Eso sí, a pesar del revés la mirada sigue siendo positiva. La Real mantiene la tercera posición. La derrota ante el Numancia fue un traspiés que no pasó a mayores gracias a que el Sporting sólo pudo empatar en Ferrol. Ahora el duelo entre gijoneses y donostiarras del próximo sábado cobra una importancia capital. Está en juego la tercera plaza, a día de hoy la verdaderamente asequible para ambos equipos (el Numancia se escapa ya a doce puntos y el Málaga coge ocho de ventaja). Y la Real no puede permitirse otro fallo. Ganar en Gijón tendría un valor importantísimo, porque sería meter ya cuatro puntos sobre los sportinguistas y al menos igualar el gol average particular.

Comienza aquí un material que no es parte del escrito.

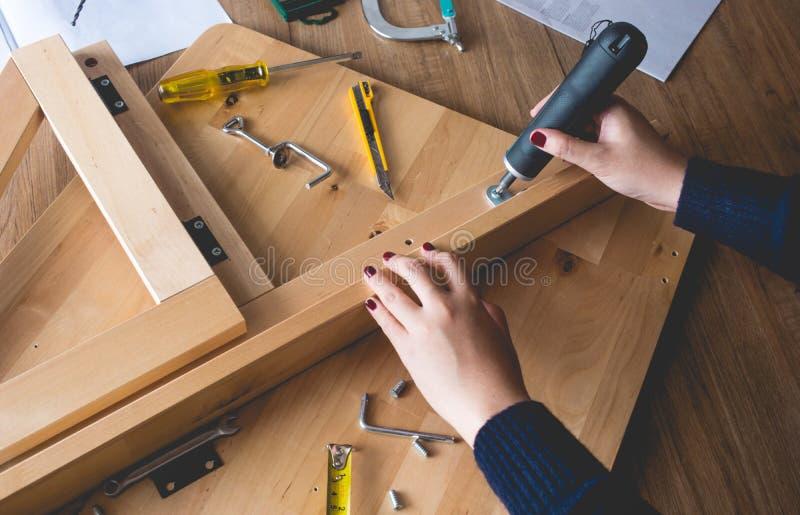 Muebles de madera de la asamblea de la mujer, fijando o reparando la casa con la herramienta del destornillador conceptos vivos m fotografía de archivo libre de regalías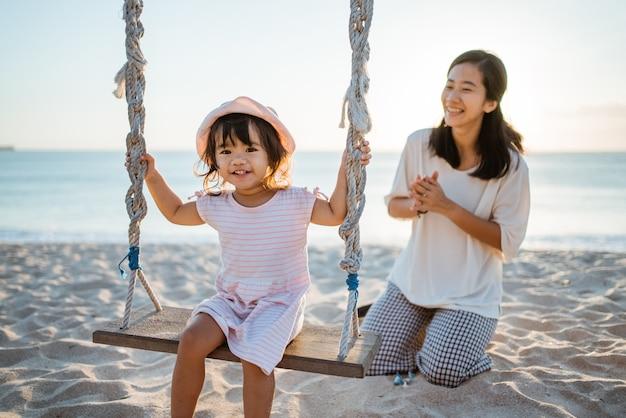 Menina feliz e mãe balançando na praia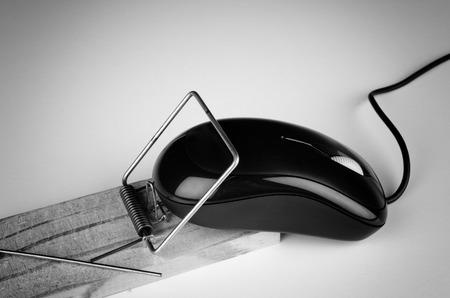 Computer mouse in a trap, a  e commerce and computer addiction concept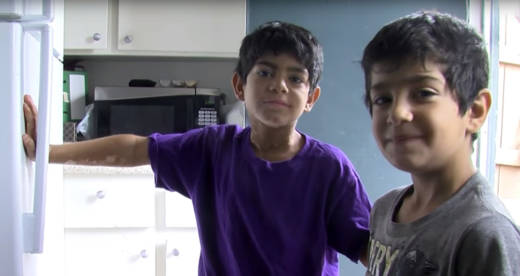 Two young members of the Hamdard family, refugees from Afghanistan, stand in their kitchen. They're one of three large refugee families the IRC helped resettle at an El Cajon apartment complex. The three families are being asked to move because they have too many people living in their homes.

A por ellos.

jueves, marzo 13, 2008

PREVIA Real Sociedad - Numancia. El mejor partido posible


Anoeta acoge (sábado, 18.30 horas, Anoeta; televisado en directo por ETB, Televisión pública de Asturias, TV3, Telemadrid, Televisión de Galicia, Televisión autonómica canaria y Televisión murciana) el mejor partido que hoy se puede ver en Segunda División. Se enfrentan el líder, un sólido Numancia fuera de casa (sólo ha perdido en una ocasión), y el tercero, una Real Sociedad en alza y que practica el mejor fútbol de la categoría. Jugarán en un Anoeta lleno a rebosar. Hace dos semanas, el estadio donostiarra registró el tercer mejor aforo de todo el fútbol profesional español, y eso que el partido era de Segunda y ante el penúltimo clasificado. Para la visita del Numancia, además de la llegada de muchísimos seguidores sorianos, la Real dispondrá 7.000 sillas en las pistas de atletismo del estadio que estarán ocupadas en su mayoría por chavales. Si las gradas se llenan también, estaremos ante el récord de asistencia de Anoeta. Y en un partido televisado, lo que da mucho más mérito a la afición realista.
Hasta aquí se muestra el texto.